Peygamberimizin göğe yükselişini ve oradan Allah katına çıkışını ifade eden olaylara miraç denilmiştir. Arapça olan miraç kelimesinin “yukarı çıkma âleti” “merdiven” anlamları bulunmaktadır. Yine bu kelimenin “göğe çıkma”, “uruç” anlamları yaygın bir şekilde kullanılmaktadır.
İsrâ suresinde Peygamberimizin Mescid-i Harem’den Mescid-i Aksa’ya götürüldüğü anlatılmaktadır. Yine Kuranıkerim’de Necm suresinde de Miraç olayından bahsedilmektedir.
Miraç olayı İslam dünyasında birçok yönü ile tartışılmış, üzerinde yorumlar yapılmıştır. Tasavvufla ilgilenenler, miracın bâtınî (iç) manaları üzerinde durmuş, miracın ruhun cismânî kayıtlardan kurtularak Allah’a yükselmesinin örneği olduğunu iddia etmişlerdir. Tasavvufta nefsi bilip hakikate ermek için insanların her şeyden evvel nefsin yedi ruhani yükselişi gerçekleştirmesi gerektiğine inanılmış, insanın nefsin tabakaları olan nefsi emmare, levvame, mülheme, mutmainne, raziye, marziyye ve kâmile mertebelerini geçmesi gerektiği ifade edilmiş, bu aşamalar da peygamberimizin gökyüzüne yükselişine benzetilmiştir. Tasavvuf erbabı, Peygamberimizin Allah’a ulaşmak için gökyüzüne yükseliş sürecini, onlar nefsin iç yolculuğu sürecine adapte ederek bu aşamaları gerçekleştirdiklerinde Allah’a ulaşacaklarına inanmışlardır.
Miraç meselesi sadece İslamiyet’e ve peygamberimize mahsus bir durum değildir. Her peygamberden mucize göstermesi beklenmiş, onlardan gökyüzüne uruç ederek kendilerinin hak peygamber olduğunu ispat etmesi istenmiştir.
Miraç olayı, Tevrat’ta yedi sefer olarak gösterilmiş, ilk yükselişin İlya’ya ait olduğu iddia edilmiştir. Yakup Peygamber’in rüyası geniş şekilde miraç olayı olarak anlatılmıştır.
İncil’de de miraç bahsi geçmektedir. Hristiyanlar Hz. İsa’nın öldürüldükten sonra dirildiğine ve gökyüzüne uruç ettiğine inanmaktadırlar. Yine onlar, Hz. Meryem’in de gökyüzüne çıktığı inancını taşımaktadırlar.

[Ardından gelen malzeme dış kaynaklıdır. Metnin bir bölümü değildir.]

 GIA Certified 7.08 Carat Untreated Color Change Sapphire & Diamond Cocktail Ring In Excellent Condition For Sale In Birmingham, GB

Yine İranlılar, İranî Zerdüşt dini ulularından Ardaviraf’ın iki büyük melekle birlikte gökyüzüne çıktığını, orada “cennet”. “cehennem” ve “araf”ı gezdiğini, iyilik ve kötülüklerin öbür dünyadaki karşılıklarını müşahede ettiğini ve en sonunda Ahura Mazda (Zerdüştlerin Tanrısı) ile görüştüğünü ve dönüşünde gördüklerini bir kâtibe yazdırdığını dile getirmekte ve ona inanmakta bu esere “Ardavirafnâme” demektedirler. Bu kitap piyasada satılmaktadır.

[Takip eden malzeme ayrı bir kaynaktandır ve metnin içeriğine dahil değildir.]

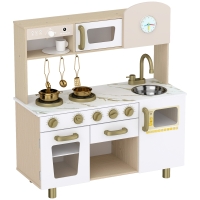 AIYAPLAY Cocina de Juguete para Niños con Cafetera Giratoria Hornillos Grifo y Reloj 3-6 Años Blanco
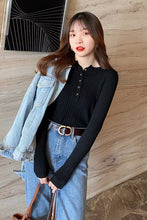 Long Sleeve O-Neck Button Knitted Slim Sweater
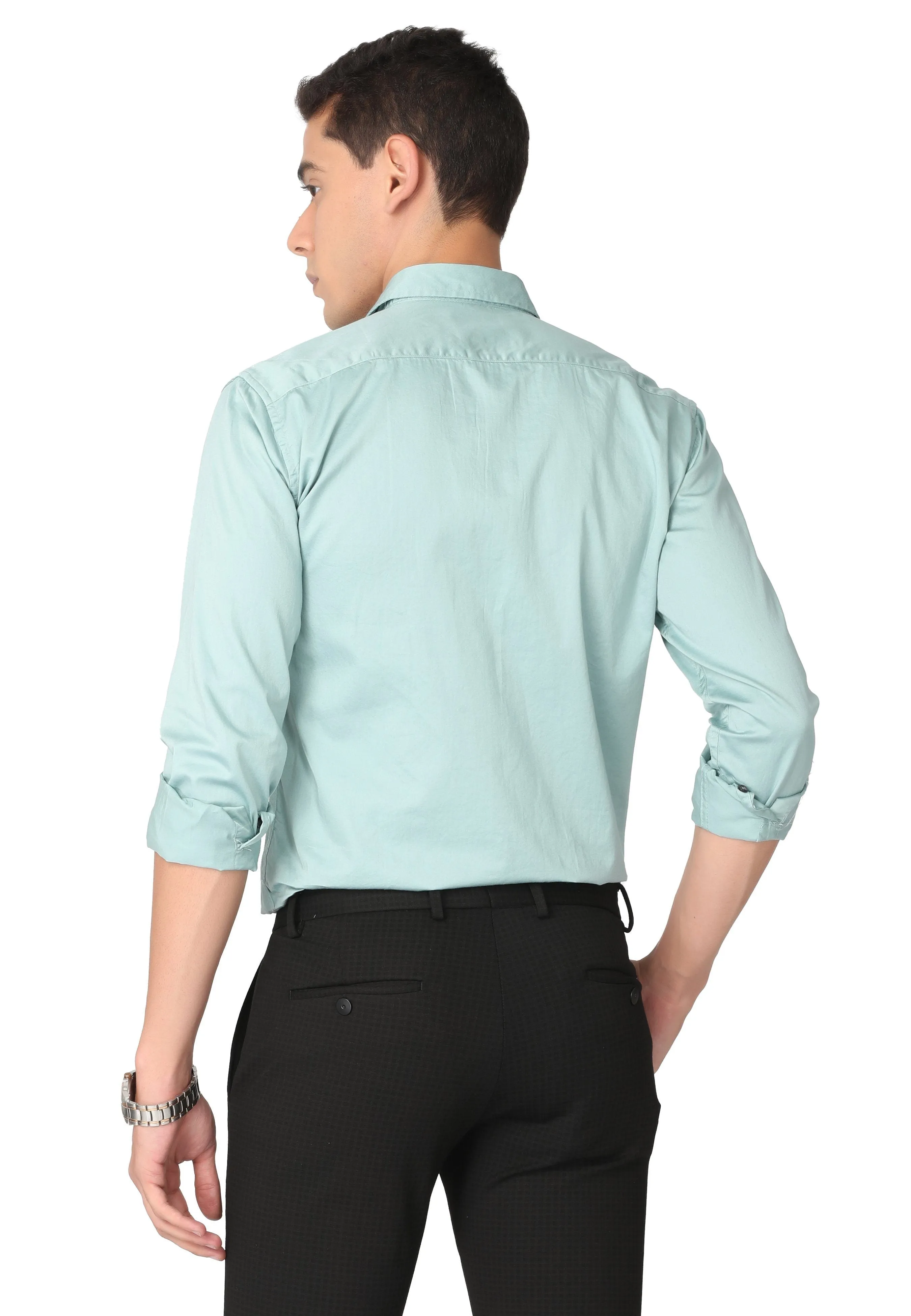 Light Green Stain Twill Formal Shirt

Dante İlahi Komedya eserini de bu mantık üzerine şekillendirmiştir.
Yine mitolojilerde kahramanların gökyüzüne çıkma figürü fazlaca kullanılmıştır. Yunan mitolojisinde Herkül’ün Zeus tarafından göğe çıkarıldığı anlatılmakta, Babil mitolojisinde de benzer olaylar dile getirilmektedir.

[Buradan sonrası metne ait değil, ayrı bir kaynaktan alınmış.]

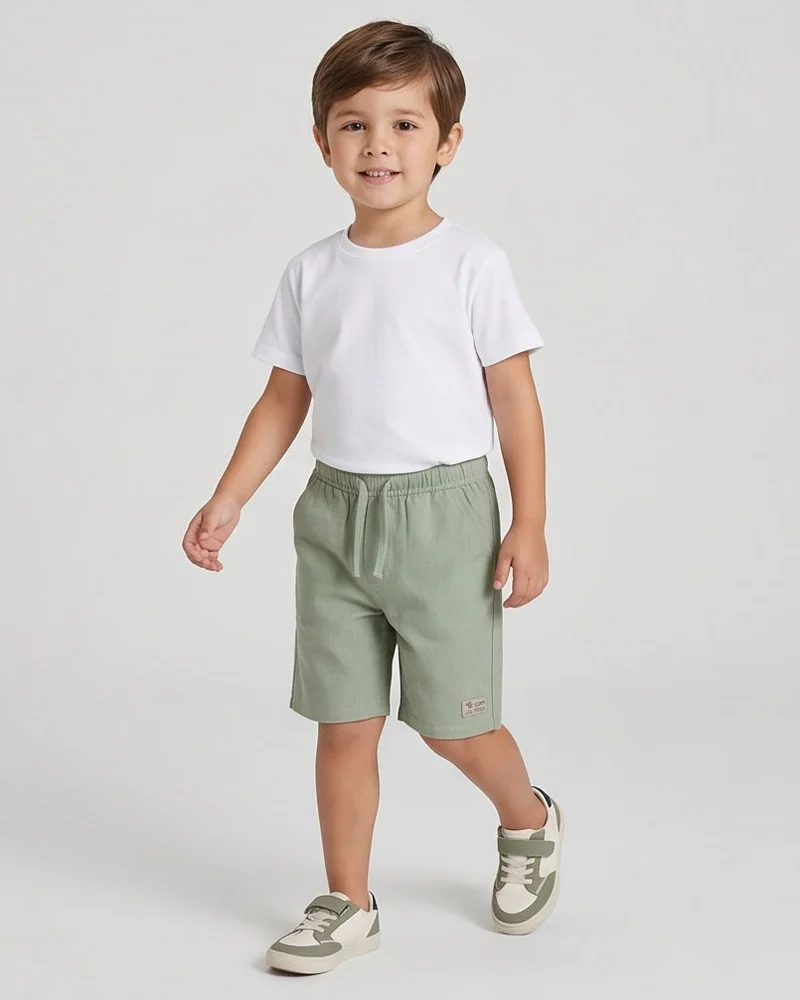 Redtag Boys Green Woven Shorts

Miraca çıkma hadisesi insanların hayal dünyasını genişletmiş, halk çok sevdiği kişilerin öldüğüne inanmayarak o kişilerin Tanrı tarafından gökyüzüne çağırdığı inancını taşımışlardır.
Kosova Savaşı’ında ağır bir yenilgi alan Sırp komutan Lazar ölmüş, onun ölümünden sonra da Sırbistan Osmanlı topraklarına geçmiştir. Fakat Sırp halkı, savaştan bir gün önce Kral Lazar’ı ziyaret eden bir meleğin ona dünyevi krallığı sağlayacak askeri zafer ile cennetin kapılarını açacak bozgun arasında tercih yapmasını söylediğini, Lazar’in hiç duraksamadan İsa örneğine uygun bir şekilde, göksel krallığı tercih ettiğini ve göklere gittiğini söyleyerek ona manevi bir anlam yüklemişlerdir.
Türkçede cennete “uçmak” denilmektedir. Yine ölenler için “kuş gibi uçtu gitti” tanımlamalarının yapılması kişinin öldükten sonra gökyüzüne doğru Rabbine gittiği inancını işaret etmektedir.
Bizim kültürümüzde miraç olayına çok büyük önem verilmiş, miraç olayını anlatan onlarca Miraçname (Miraciyeler) yazılmıştır. Yine bu miraciyeler mevlit gibi bestelenerek camilerde okunmuştur. Günümüzde bu bestelenme işi biraz azalmış olmasına rağmen bu tarz miraciyelerin okunuşuna rastlamak mümkündür.
Tüm okuyucularımızın Miraç Kandil’ini kutluyorum.